Gosh. How nice.
When Biden pledged to “follow the science,” it was hard to imagine that the country could have ended up here. But the administration made a big bet that vaccines would provide sterilizing immunity and end the pandemic, allowing it to move on to other priorities. Leaving behind the insanity of ivermectin, hydroxychloroquine, and bleach was certainly a great step forward. However, evolution has had other plans, and variants of severe acute respiratory syndrome coronavirus 2 (SARS-CoV-2, the virus that causes COVID-19) have kept the pandemic going. This left the White House in a very tight spot: There was little political will to keep pushing nonpharmaceutical interventions, yet the pandemic was far from over. Add to this mounting inflation worries and concerns about the war in Ukraine, and the response has been a clumsy pivot to a message that politicians always turn to: personal responsibility. Get vaccinated, get boosted, wear a mask, get a prescription for the antiviral Paxlovid—if you want to. This may be fine if you have a healthy immune system, great health insurance, and the ability to navigate the US health care system. But what about everyone else?
COVID-19 is at a similar place to where the HIV/AIDS global pandemic was when the antiretroviral drugs came along. Yale epidemiologist Gregg Gonsalves told me about important parallels between both pandemics. “The HIV epidemic didn’t go away,” he said. “It just went to where people could ignore it. It went into the rural South, it went to communities that were already facing disparities in health.” At that time, confusion between medicine and public health was also an important factor. “The discourse shifting to private choice and private adjudication of risk is really not what public health science is,” he said. “We work in populations. And if we’re talking about medicine, it’s about private risk and private choices.”

:: Action item A ::
In the passage on the COVID-19 response, what did Biden pledge to do?
:: Action item B ::
Please decide whether each statement agrees with the passage on the COVID-19 response, answering yes or no and quoting its deciding words: (i) Gregg Gonsalves is an epidemiologist at Yale. (ii) The administration bet that vaccines would provide sterilizing immunity. (iii) Gonsalves says the HIV epidemic went away once antiretroviral drugs arrived.
:: Action item C ::
List every action that the personal-responsibility message described in the passage on the COVID-19 response tells people to take.
The saved data entries are separate material, unconnected to the passage on the COVID-19 response.

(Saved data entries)
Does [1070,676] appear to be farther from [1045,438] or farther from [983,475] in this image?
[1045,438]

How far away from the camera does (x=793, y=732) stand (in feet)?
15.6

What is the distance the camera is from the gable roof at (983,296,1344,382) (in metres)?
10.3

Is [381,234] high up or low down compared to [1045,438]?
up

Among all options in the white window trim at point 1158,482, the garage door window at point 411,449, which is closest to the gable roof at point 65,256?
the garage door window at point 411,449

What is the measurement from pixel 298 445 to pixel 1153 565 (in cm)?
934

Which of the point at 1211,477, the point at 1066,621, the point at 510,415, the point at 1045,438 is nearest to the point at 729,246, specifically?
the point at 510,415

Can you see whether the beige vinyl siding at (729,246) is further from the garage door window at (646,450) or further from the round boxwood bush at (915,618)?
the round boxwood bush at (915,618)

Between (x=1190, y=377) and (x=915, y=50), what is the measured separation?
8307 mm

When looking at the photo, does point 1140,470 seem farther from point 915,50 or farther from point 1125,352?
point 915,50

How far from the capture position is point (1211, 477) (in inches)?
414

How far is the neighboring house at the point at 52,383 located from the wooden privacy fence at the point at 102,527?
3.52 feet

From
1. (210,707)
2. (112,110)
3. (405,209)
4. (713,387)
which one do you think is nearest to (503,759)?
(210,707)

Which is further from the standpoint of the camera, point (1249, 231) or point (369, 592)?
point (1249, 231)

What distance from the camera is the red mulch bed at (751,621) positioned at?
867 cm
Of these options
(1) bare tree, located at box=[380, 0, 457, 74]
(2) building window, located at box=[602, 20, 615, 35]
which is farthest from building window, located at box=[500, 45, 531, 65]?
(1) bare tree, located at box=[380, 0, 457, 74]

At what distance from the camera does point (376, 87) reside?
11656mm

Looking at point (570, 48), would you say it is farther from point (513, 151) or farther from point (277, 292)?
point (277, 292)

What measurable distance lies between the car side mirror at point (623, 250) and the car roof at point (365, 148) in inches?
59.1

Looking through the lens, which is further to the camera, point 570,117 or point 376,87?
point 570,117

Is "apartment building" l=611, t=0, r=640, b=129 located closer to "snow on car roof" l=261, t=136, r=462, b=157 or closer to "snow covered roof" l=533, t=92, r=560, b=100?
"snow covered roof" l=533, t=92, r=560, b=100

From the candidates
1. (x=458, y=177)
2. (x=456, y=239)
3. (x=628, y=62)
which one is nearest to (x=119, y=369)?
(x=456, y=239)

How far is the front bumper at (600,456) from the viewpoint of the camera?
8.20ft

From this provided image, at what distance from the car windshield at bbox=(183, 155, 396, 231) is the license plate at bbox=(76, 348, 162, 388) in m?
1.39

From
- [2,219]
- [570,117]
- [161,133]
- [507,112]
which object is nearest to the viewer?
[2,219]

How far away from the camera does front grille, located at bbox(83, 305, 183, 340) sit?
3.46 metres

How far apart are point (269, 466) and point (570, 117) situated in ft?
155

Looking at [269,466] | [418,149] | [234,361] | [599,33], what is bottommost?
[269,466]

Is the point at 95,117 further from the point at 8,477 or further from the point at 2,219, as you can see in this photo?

:: Written answer A ::
He pledged to "follow the science."

:: Written answer B ::
(i) Yes: "Yale epidemiologist Gregg Gonsalves"
(ii) Yes: "the administration made a big bet that vaccines would provide sterilizing immunity"
(iii) No: "The HIV epidemic didn’t go away"

:: Written answer C ::
Get vaccinated; get boosted; wear a mask; get a prescription for the antiviral Paxlovid.